> PROVIDED DATA
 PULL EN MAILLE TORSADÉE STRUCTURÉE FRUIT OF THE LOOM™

...

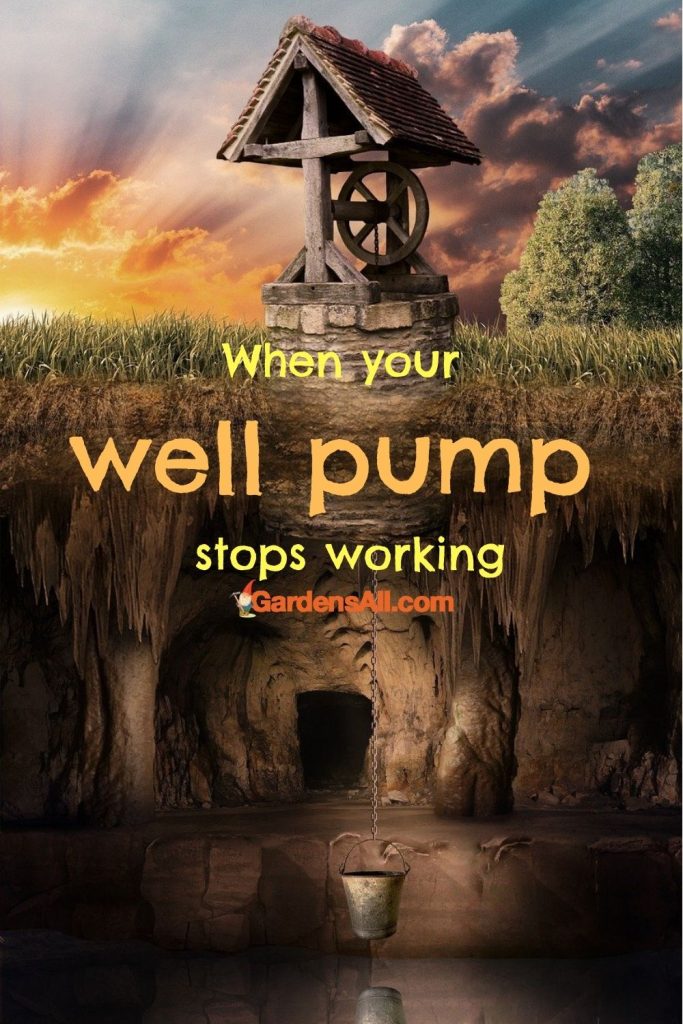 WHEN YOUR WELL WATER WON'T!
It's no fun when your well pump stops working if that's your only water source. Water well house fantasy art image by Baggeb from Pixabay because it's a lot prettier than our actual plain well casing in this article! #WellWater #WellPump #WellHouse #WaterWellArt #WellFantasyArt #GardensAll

> WORK REQUEST
Reproduce the listing above only between the lines holding "WHEN YOUR WELL WATER WON'T!" and "It's no fun", inclusive. Every line must match exactly, and pictures are dropped.

> RESPONSE
 WHEN YOUR WELL WATER WON'T!
It's no fun when your well pump stops working if that's your only water source. Water well house fantasy art image by Baggeb from Pixabay because it's a lot prettier than our actual plain well casing in this article! #WellWater #WellPump #WellHouse #WaterWellArt #WellFantasyArt #GardensAll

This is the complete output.